** Given information **
◆ ◆ ◆ ◆

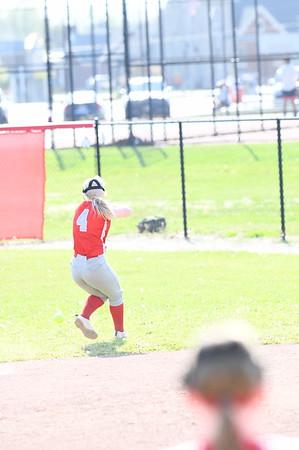 2021 Stebbins Softball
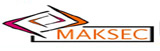 MAKSEC Technology Co., Ltd.
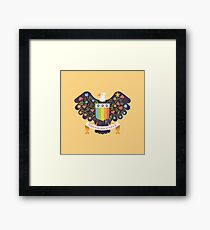 Dreaming (not Screaming) Eagle Framed Print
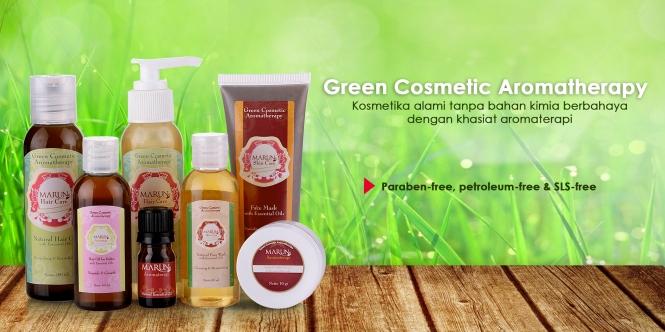 kosmetik alami aman herbal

◆ ◆ ◆ ◆

** Required action **
Without the pictures, reproduce each line from the one containing "MAKSEC Technology Co., Ltd." through the last line of the material above, both of those lines included.

** Output of the task **
 MAKSEC Technology Co., Ltd.
 Dreaming (not Screaming) Eagle Framed Print
 kosmetik alami aman herbal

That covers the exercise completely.